To complete the disc there’s a miscellaneous selection of carols. The first one, Shiao Bao-Bao employs a traditional Chinese melody and is really rather nice. There are also two Welsh carols, Ar Gyfer Heddiw’r Bore and the more extrovert Tua Bethlem Dref. The setting of As I Outrode This Enderes Night is lively and jolly. It sounds to be a fairly recent piece but the documentation is completely silent on this point. The conductor’s own arrangement of Good King Wenceslas rounds of the programme. I found this a bit too boisterous and frenetic but, then, it’s never been a carol that does a great deal for me and others may respond to the high spirits of this arrangement.

The recording was made some years ago but still sounds well. Perhaps it would have been better if the choir had been placed a little further away from the microphones but the sound is still fully acceptable. The documentation is inadequate, I’m afraid. There are no texts, the note about the Bush piece, which will be unfamiliar to many listeners, is perfunctory and the only two carols to get a mention are the Welsh ones. I’d have liked just a little information about the Chinese item, for example.

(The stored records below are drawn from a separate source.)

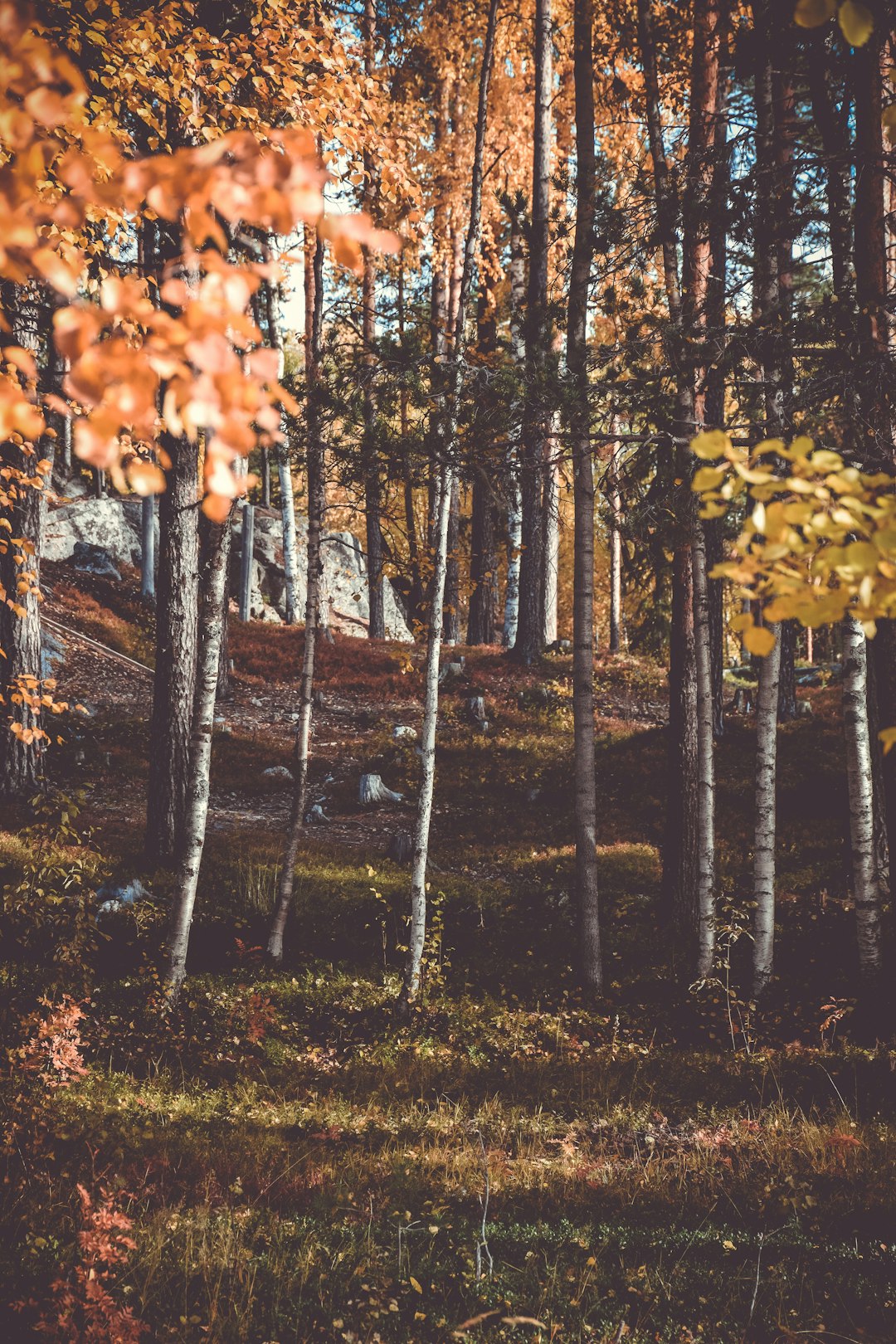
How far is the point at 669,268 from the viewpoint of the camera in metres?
7.19

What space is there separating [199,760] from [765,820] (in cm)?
481

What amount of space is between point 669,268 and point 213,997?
768 centimetres

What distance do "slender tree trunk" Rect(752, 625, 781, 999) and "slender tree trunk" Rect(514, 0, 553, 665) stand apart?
109 inches

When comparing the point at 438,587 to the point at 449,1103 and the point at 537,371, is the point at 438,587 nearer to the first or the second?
the point at 537,371

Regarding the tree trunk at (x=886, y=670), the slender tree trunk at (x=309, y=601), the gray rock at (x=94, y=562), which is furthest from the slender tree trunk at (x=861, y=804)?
the gray rock at (x=94, y=562)

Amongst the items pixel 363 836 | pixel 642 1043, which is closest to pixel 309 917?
pixel 363 836

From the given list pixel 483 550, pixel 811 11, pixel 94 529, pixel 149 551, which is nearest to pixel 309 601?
pixel 811 11

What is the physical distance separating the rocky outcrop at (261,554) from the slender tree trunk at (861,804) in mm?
16077

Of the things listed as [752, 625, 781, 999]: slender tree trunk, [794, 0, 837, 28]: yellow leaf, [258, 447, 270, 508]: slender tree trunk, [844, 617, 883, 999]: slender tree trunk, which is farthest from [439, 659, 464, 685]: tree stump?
[258, 447, 270, 508]: slender tree trunk

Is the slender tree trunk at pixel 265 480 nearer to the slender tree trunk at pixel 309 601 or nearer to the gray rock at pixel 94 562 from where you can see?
the gray rock at pixel 94 562

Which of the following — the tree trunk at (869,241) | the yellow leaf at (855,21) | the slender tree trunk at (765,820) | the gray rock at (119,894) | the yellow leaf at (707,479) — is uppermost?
the tree trunk at (869,241)

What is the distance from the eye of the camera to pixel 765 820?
22.2ft

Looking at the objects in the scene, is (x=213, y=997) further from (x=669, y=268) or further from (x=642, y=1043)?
(x=669, y=268)

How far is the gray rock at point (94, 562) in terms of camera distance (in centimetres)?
2139
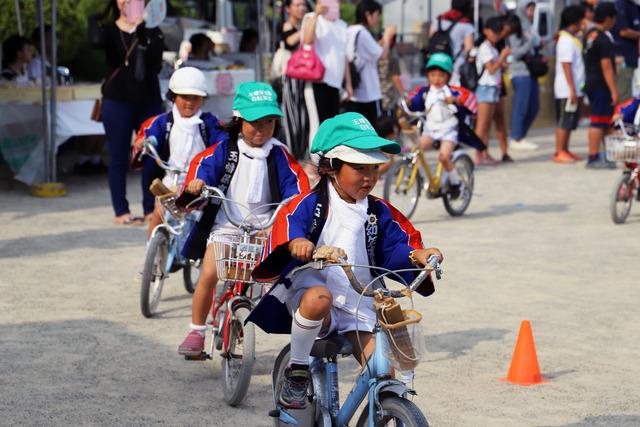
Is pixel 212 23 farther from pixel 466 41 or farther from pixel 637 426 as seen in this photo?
pixel 637 426

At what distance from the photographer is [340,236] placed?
4.86 m

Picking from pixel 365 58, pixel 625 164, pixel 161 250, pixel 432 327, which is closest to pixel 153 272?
pixel 161 250

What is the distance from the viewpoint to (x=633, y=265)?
9734 millimetres

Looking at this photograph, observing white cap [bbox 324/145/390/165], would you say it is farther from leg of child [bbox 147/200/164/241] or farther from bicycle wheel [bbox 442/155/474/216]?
bicycle wheel [bbox 442/155/474/216]

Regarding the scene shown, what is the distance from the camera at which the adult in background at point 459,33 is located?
627 inches

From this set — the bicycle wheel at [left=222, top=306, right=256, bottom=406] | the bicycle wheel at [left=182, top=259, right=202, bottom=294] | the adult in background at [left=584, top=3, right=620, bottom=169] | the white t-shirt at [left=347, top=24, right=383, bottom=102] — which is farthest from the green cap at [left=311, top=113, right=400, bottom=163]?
the adult in background at [left=584, top=3, right=620, bottom=169]

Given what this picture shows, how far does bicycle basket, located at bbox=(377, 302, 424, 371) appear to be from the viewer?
167 inches

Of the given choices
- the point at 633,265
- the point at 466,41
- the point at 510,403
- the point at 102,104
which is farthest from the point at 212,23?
the point at 510,403

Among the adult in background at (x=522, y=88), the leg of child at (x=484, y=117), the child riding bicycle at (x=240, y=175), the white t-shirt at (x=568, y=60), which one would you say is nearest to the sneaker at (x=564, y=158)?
the white t-shirt at (x=568, y=60)

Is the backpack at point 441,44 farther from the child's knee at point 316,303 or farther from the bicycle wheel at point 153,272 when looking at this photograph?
the child's knee at point 316,303

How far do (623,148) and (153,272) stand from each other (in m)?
5.32

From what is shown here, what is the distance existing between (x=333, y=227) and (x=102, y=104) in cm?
700

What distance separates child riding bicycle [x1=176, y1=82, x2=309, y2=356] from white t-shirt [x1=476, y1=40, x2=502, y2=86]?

This is the first and, so far, only recording of Bush’s A Christmas Cantata and that makes this CD an attractive proposition. It’s a captivating work and despite the reservations I’ve expressed there is much to commend the performance. I hope, however, that one day another company, perhaps Naxos, will give us a rival recording and that this time Geoffrey Bush’s engaging score will be given complete. Until then, despite its short playing time, this disc usefully fills a gap in the English repertoire.